Newspaper headlines: EU 'sanctions' and £4bn Tesco equal pay claim
The papers spell out how Britain could be punished by Brussels if it breaches an agreement on the Brexit transition period.
"Stick to our rules or we'll ground UK aircraft", is the headline in the Daily Mail - suggesting the European Union may prevent airlines from operating across the continent.
According to the Daily Telegraph and the Times, the EU has also warned that Theresa May must make a legal commitment within weeks to prevent a hard border in Northern Ireland or it will deliberately stall the Brexit talks.
The Guardian leads on the news Tesco is facing a demand of up to £4bn in back wages in what could become the UK's largest equal pay claim.
It reports a law firm has launched legal action on behalf of nearly 100 shop assistants who say they earn as much as £3 an hour less than male warehouse workers in similar roles.
The mother of a little boy suffering from a rare brain condition gives an interview to the Daily Mirror about the High Court battle with doctors to keep him alive.
Staff at Alder Hey Children's Hospital in Liverpool say 20-month-old Alfie Evans has no chance of recovery and prolonging his life would be "unkind and inhumane".
Kate James, who wants to take the boy abroad for treatment, tells the paper Alfie's plight has left her feeling physical pain and if she loses the case she will appeal.
The decision to bring charges against the man who alleged he was the victim of a VIP paedophile ring makes the front page of the Sun and the Daily Mail.
The man, who was given the pseudonym, Nick, is accused of offences relating to the possession of indecent images of children.

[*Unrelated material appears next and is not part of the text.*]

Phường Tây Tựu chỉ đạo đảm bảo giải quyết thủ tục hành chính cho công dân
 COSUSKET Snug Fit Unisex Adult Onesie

The Sun's front page also shows pictures of four of the high profile figures - including Sir Edward Heath and Leon Brittan - who were investigated as a result of Nick's allegations. No evidence was found to support his claims.
Elsewhere, the Daily Telegraph thinks some of those who lambasted Donald Trump for his criticism of the NHS may have been guilty of a knee-jerk reaction.
It says there was some truth in what the president said because the health service is going broke, or at least does not have enough money to function properly.
The Telegraph concludes the NHS would work much better if the UK was more prepared to adopt the best practices from around the world and even from within the health service itself.
The proposal to pardon the suffragettes is wrong according to James Forsyth of the Spectator.
And to make his point he uses the example of Christabel Pankhurst who spat at a policeman, refused to pay a fine and was sent to jail.
He says she wanted to be arrested and it would not be right for the current government to, in effect, strike out this episode by pardoning her even if it made contemporary society feel better.
The suffragettes were sending a very public message, she argues: "While you don't allow us a voice in making your laws, we won't respect them."
A picture of the Falcon Heavy rocket, orange flames pouring from its engines, is on the front of the Times.
Leah Crane, who was at Cape Canaveral for the New Scientist, describes how even three miles away it felt like the engines were squeezing her heart and making it beat off-kilter.
She believes the launch is "changing the game" when it comes to space exploration and SpaceX - the firm behind Falcon Heavy - is breaking into a market which has traditionally been dominated by governments.